Health Care in Canada: Problems Accessing Timely Care


According to a new report by Angus Reid, two out of five Canadians say they have not had access to essential health services in the past six months.

The study, which surveyed nearly 3,500 Canadians and Americans combined, also found that Canadians’ confidence in our healthcare system is currently lower than Americans’ confidence in theirs, with Americans less likely to report problems. access to care.

The data comes amid growing reports of emergency department closures, backlogs for surgeries, long wait times and bleeding hospital staff as Canada’s healthcare system struggles to sustain itself. Canada’s universal healthcare system has long been a source of national pride, but with the pandemic exacerbating existing staffing issues, experts say the flaws in our system have been ignored for too long.

This new study noted Canadians’ responses and sorted them into three categories that reflected their level of access to care as a whole – those who had comfortable access, those who had difficulty accessing care and those who had chronic difficulties in accessing care.

According to the researchers, only 15% of Canadians surveyed fall within the comfortable access level, while 31% reported experiencing difficulty and 29% experienced chronic difficulty.

The remaining 26% of Canadians surveyed had not needed access to health care during the six-month period covered by the survey.

Applied to the entire Canadian population, this could mean that up to 18.7 million Canadians could have difficulty accessing health care.

The damage to Canada’s healthcare system is also underscored by survey data from Americans, who are currently much less likely to report suffering issues when trying to access healthcare, the study found.

When asked about their level of confidence in their ability to get emergency care, only 37% of Canadians were confident they could access emergency care in a timely manner, compared to 70% of Americans surveyed.

It is important to note that the surveys focused on access to care, not clinical outcomes, and do not provide a measure of the quality of care received by patients.

CANADIANS CONCERNED ABOUT ACCESS TO CARE

The study is comprised of data collected through two online surveys in August 2022 – one of 2,279 Canadian Angus Reid Forum members and the other of 1,209 American Angus Reid USA Forum members. Angus Reid Forums is an online public opinion research foundation.

Appointments with a specialist or surgery were the types of health care that Canadians had the most difficulty accessing — more than half of those who needed this care had difficulty accessing it, and about 5% said it was impossible to get the appointment or surgery they needed.

Non-emergency diagnostic tests and treatment were easier to access, but a high percentage still experienced difficulty, with 41% of Canadians experiencing difficulty accessing a test.

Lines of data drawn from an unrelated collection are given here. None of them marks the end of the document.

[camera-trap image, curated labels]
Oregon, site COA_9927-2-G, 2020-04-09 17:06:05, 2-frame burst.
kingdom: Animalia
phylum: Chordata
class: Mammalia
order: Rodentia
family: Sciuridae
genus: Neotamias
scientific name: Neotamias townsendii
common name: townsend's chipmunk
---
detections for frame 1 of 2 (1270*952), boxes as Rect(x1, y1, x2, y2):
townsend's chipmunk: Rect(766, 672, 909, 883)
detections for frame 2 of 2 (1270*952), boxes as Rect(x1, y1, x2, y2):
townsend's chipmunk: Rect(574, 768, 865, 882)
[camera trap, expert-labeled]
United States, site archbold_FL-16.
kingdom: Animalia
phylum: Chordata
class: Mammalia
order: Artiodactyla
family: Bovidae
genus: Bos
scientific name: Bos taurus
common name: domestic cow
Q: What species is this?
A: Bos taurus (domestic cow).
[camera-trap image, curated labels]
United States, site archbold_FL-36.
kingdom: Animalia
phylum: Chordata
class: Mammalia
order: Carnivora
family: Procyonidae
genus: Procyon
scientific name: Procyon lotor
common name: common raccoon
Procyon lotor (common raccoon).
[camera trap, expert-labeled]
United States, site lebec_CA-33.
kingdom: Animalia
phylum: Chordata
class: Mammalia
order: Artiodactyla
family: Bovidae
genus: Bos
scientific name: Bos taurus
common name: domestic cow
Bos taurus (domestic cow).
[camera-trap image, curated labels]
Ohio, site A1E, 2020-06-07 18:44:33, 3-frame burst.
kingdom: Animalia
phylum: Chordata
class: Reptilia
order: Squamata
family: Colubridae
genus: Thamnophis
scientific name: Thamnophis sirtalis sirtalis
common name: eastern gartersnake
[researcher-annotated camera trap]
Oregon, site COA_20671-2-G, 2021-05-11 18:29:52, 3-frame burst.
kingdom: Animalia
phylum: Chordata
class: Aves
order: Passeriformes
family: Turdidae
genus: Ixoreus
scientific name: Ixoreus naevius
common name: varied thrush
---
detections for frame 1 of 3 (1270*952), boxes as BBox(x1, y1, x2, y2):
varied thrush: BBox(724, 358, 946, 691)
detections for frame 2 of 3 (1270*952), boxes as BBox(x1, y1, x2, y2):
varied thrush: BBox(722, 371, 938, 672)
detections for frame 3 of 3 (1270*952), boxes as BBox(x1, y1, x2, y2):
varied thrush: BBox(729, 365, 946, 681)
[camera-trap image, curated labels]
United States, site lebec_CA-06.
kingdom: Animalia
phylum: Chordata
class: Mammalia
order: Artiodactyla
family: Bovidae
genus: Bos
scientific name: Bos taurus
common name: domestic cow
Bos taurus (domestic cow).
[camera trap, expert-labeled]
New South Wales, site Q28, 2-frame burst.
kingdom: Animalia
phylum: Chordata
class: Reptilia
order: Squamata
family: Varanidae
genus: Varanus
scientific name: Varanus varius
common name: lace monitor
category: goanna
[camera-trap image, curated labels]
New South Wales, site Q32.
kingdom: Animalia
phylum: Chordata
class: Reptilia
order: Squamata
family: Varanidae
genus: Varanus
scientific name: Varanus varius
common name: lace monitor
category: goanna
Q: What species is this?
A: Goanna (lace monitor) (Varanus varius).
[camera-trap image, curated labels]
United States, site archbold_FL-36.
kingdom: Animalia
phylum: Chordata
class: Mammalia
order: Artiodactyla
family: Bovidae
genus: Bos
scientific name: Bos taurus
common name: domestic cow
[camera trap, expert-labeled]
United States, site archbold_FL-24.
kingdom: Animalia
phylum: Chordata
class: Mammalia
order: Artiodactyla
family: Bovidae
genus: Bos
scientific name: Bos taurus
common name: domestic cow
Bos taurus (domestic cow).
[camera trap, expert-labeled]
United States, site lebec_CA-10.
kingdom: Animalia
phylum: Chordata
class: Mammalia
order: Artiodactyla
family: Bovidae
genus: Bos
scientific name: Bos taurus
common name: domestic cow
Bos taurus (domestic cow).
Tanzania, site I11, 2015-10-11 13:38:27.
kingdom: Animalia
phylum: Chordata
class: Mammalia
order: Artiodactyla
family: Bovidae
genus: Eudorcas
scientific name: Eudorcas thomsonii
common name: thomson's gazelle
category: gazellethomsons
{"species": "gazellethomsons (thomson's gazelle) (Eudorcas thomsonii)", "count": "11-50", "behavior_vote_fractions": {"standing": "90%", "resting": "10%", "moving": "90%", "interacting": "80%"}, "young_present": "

Young people also have more barriers to accessing specialist appointments or getting a diagnostic test, the study found. About 70% of those who found it difficult or impossible to get to a specialist appointment in the past six months were in the 18-34 age group.

The study also looked at the impact on the community beyond the individual.

Most Canadians know of a friend or family member who has recently had difficulty with the health care system — according to data, nearly three in four Canadians know at least one person who received inadequate medical care in the last last six months.

About 57% of Canadians say their friends or relatives have waited a long time for an appointment, and a third of Canadians surveyed said they know someone who has waited a long time for emergency care.

Half of Canadians said that this inadequate care had serious consequences for the health of the loved one in question, according to the survey.

Amid the turmoil, Canadians’ trust in the healthcare system appears to be collapsing, researchers have found, with 61% saying they are not confident they can get quick access to help in case of emergency.

The study noted that trust is lowest in Atlantic Canada, where 27 percent said they were not at all confident that emergency care would be timely, and 38 percent said they weren’t so confident.

In contrast, the US portion of the data found that Americans surveyed were less likely to report difficulties accessing care and were more likely to be confident they could access care in a timely manner.

CANADA AGAINST. WE

According to the study, Canadians were almost three times more likely than Americans to say a loved one couldn’t have a diagnostic test and four times more likely to say a loved one couldn’t have surgery. While 40% of Americans surveyed found it “very easy” to access emergency care, only 13% of Canadians said the same.

The comparison is striking because in the past, Canada has consistently outperformed the United States in rankings of health care systems around the world.

Even when Canada performed poorly compared to other high-income countries in a 2021 Commonwealth Fund report, it still performed significantly better than the United States, including the private healthcare system has long been criticized internally and abroad for the financial burden it imposes. on the sick.

In this new study, the researchers noted that while American health care is still largely a private, user-pay system that puts the wealthy first, recent efforts by the administration of US President Joe Biden have expanded health care coverage, with the uninsured rate reaching a total. a historic low of 8% in the first quarter of 2022.